Prior authorization—the process by which patients must seek pre-approval from insurers before receiving certain medical treatments—has long been a source of friction in American healthcare. Physicians and patients report significant delays in care, and a Commonwealth Fund survey found roughly one in five working-age Americans with private insurance experienced a denial in 2025, with 41 percent saying it delayed their care and more than a quarter reporting their health worsened as a result. The Biden administration attempted reform in 2024, requiring insurers to make urgent decisions within 72 hours and non-urgent ones within seven calendar days, rules that went into effect January 1, 2025. Private insurers have pledged to standardize electronic requests by 2027 and reduce prior authorization volume for common procedures like colonoscopies and cataract surgeries by 2026.

The Trump administration's WISeR pilot represents a new approach: rather than lightening the prior authorization burden, it extends AI-driven authorization into original Medicare—where prior authorization has been rare—while simultaneously pressuring private insurers to ease their own processes. CMS Administrator Mehmet Oz has told insurance executives to streamline the process or face federal regulation.

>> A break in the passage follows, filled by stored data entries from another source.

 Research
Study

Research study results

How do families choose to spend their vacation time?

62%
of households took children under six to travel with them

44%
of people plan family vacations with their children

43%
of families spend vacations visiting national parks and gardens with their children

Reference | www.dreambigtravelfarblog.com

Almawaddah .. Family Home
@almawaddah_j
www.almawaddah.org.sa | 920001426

Yet the financial structure of WISeR creates a potential misalignment: vendors are compensated based on "averted expenditures," meaning they profit when claims are rejected. This echoes a longstanding concern in American healthcare about incentives to deny necessary care. Early reports from the pilot's first months indicate delays and some denials in all six participating states, suggesting the system may not be delivering the promised speed or appropriateness.

FAQ

Which states is the AI prior authorization pilot running in?
The body does not name the six states where WISeR is being piloted. It only states that the program runs in six states through December 2031.
What specific medical services does the AI focus on reviewing?
WISeR targets skin and tissue substitutes, electrical nerve stimulator implants, and knee arthroscopy for knee osteoarthritis—services CMS believes may be vulnerable to overuse, fraud, and abuse.
Do insurance companies use AI alone to deny claims?
According to an industry survey, all responding health plans agreed that "AI or algorithms without clinician or practitioner review are not used to deny prior authorization requests that involve medical necessity or clinical considerations."